_Work order_
Leaving the pictures aside, transcribe every line below exactly.

_Supplied entries_
----------

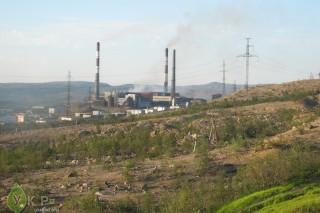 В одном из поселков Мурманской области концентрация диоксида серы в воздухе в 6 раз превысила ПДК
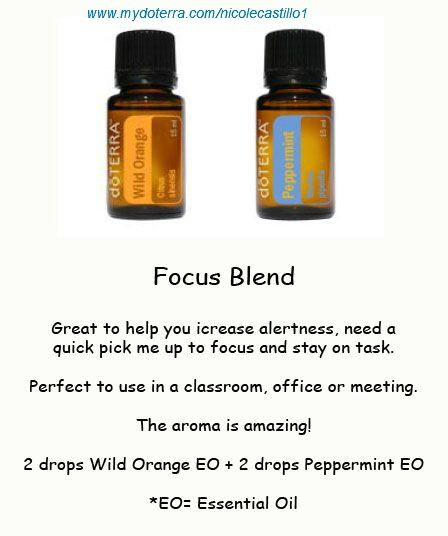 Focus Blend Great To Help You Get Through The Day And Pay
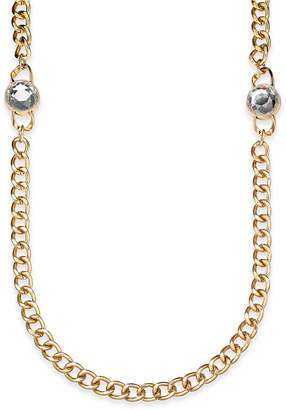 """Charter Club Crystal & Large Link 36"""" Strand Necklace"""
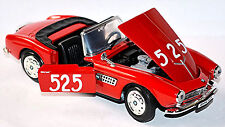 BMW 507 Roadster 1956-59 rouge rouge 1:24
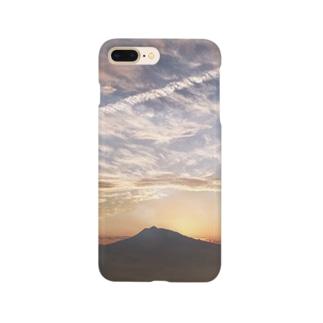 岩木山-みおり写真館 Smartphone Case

----------

_Finished exercise_
 В одном из поселков Мурманской области концентрация диоксида серы в воздухе в 6 раз превысила ПДК
 Focus Blend Great To Help You Get Through The Day And Pay
 """Charter Club Crystal & Large Link 36"""" Strand Necklace"""
 BMW 507 Roadster 1956-59 rouge rouge 1:24
 岩木山-みおり写真館 Smartphone Case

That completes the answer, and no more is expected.